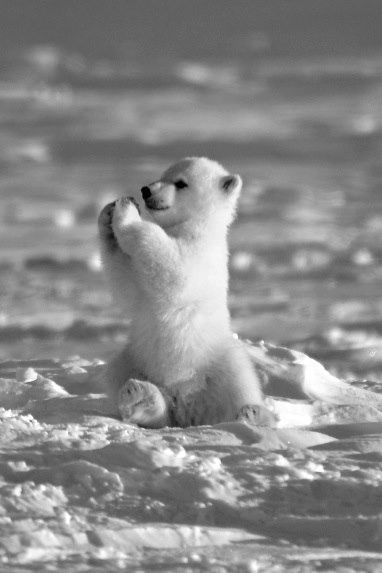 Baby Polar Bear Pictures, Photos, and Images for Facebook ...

==

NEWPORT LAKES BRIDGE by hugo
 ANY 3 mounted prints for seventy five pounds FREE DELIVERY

* * *

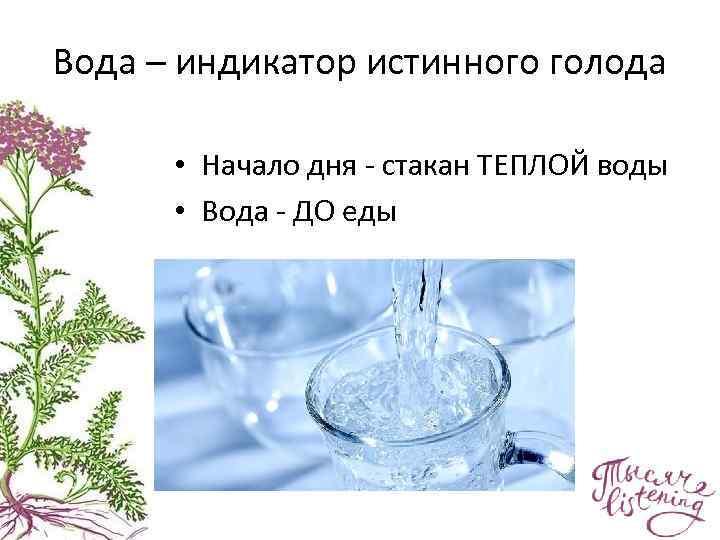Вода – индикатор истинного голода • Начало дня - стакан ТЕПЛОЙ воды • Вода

**PROBLEM DETAILS**
Reproduce exactly the section above that begins at the line containing "NEWPORT LAKES BRIDGE by hugo" and ends at the line containing "ANY 3 mounted", leaving out all other lines.

**ANSWER TO THIS EXERCISE**
NEWPORT LAKES BRIDGE by hugo
 ANY 3 mounted prints for seventy five pounds FREE DELIVERY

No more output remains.